納税者は、平成23年4月と平成24年10月に、お父さんからカネを受領しました。このカネは、お父さん名義の預金口座から引き出され、納税者名義の口座に振り込まれました。これとは別に、納税者は、平成23年12月と平成24年12月に、お父さんからカネを贈与されました。

 

(※写真はイメージです/PIXTA)
(※写真はイメージです/PIXTA)

 

ヒトは、ある年に他のヒトから贈与された財産に課される贈与税を、翌年の3月15日までに申告して納める必要があります。贈与とは、ヒトが自分の財産をタダで他のヒトにあげるという意思を伝え、その他のヒトがそれをもらうという意思を伝えることで効力が生じます。

 

ただし、1年間に贈与された財産の合計が110万円以下であれば、贈与税はかかりません。納税者が平成23年12月に贈与されたカネは110万円以下でしたが、平成24年12月に贈与されたカネは110万円を超えていました。

 

そこで、納税者は、平成24年12月に贈与されたカネについて、贈与税の申告をしました。しかし、ここで話は終わりませんでした。

 

・税務当局が下した処分

 

「他にもらったカネはないか?」

 

税務当局は、平成23年と平成24年のカネの流れを調べました。

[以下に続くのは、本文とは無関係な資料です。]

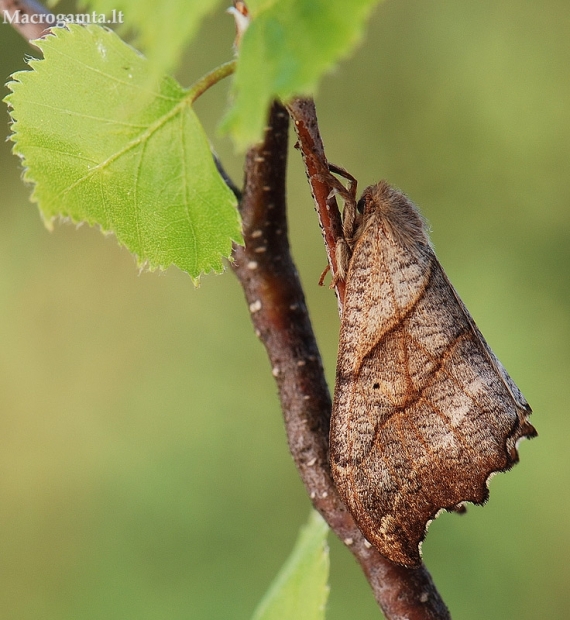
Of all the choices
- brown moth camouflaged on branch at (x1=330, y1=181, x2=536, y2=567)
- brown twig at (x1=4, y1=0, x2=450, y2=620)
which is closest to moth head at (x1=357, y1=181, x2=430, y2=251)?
brown moth camouflaged on branch at (x1=330, y1=181, x2=536, y2=567)

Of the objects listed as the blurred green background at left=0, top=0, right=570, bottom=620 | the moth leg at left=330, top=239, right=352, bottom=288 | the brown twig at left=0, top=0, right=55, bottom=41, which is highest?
the blurred green background at left=0, top=0, right=570, bottom=620

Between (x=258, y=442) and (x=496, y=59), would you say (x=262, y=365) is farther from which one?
(x=496, y=59)

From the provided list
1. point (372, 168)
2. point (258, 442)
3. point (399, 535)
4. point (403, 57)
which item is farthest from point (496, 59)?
point (399, 535)

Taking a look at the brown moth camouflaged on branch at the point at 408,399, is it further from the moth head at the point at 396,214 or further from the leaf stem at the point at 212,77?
the leaf stem at the point at 212,77

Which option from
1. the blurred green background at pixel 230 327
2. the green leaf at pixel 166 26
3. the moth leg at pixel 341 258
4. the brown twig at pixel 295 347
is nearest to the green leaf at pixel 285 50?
the green leaf at pixel 166 26

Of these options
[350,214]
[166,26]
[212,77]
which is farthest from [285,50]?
[350,214]

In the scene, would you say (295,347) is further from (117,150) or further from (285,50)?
(285,50)

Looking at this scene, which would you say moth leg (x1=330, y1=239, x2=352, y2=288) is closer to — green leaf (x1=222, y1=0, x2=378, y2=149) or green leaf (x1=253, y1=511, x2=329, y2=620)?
green leaf (x1=253, y1=511, x2=329, y2=620)
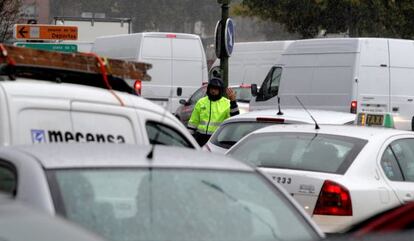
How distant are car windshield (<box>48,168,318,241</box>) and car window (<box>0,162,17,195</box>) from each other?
0.59 ft

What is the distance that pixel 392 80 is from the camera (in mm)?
16422

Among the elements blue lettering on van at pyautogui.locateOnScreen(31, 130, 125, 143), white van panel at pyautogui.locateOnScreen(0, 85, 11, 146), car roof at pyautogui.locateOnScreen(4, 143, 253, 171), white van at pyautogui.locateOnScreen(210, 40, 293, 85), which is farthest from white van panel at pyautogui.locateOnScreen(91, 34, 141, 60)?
car roof at pyautogui.locateOnScreen(4, 143, 253, 171)

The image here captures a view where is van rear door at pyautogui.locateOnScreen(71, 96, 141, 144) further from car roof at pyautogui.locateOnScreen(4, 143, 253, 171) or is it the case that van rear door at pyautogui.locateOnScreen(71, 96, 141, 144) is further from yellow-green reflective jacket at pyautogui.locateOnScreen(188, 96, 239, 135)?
yellow-green reflective jacket at pyautogui.locateOnScreen(188, 96, 239, 135)

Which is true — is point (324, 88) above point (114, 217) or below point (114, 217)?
below

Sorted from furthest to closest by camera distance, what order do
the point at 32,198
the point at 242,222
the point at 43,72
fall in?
the point at 43,72, the point at 242,222, the point at 32,198

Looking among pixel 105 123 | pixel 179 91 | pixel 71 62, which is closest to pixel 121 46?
pixel 179 91

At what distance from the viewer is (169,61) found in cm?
2178

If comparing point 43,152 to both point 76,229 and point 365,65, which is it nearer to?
point 76,229

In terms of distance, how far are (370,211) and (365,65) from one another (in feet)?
31.5

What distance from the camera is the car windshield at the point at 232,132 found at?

そして、平成23年4月と平成24年10月にも、お父さん名義の預金口座からカネが引き出され、納税者名義の預金口座にカネが振り込まれているのを発見しました。

 

納税者とお父さんとの間には、カネの貸し借りに関する契約はありませんでした。そのため、このカネの受渡しは、お父さんから納税者への贈与だと税務当局は考えました[図表1]。

 

振り込まれたカネは「贈与」か?
[図表1]振り込まれたカネは「贈与」か?

 

お父さんは、カネをあげるという意思をはっきりとは伝えていなかったかもしれません。でも、それは、お父さんと納税者との間のいわずもがなの了解事項だったと考えたわけです。そこで、税務当局は、平成23年4月と平成24年10月に振り込まれたカネについても、新たに贈与税を課す処分をしました。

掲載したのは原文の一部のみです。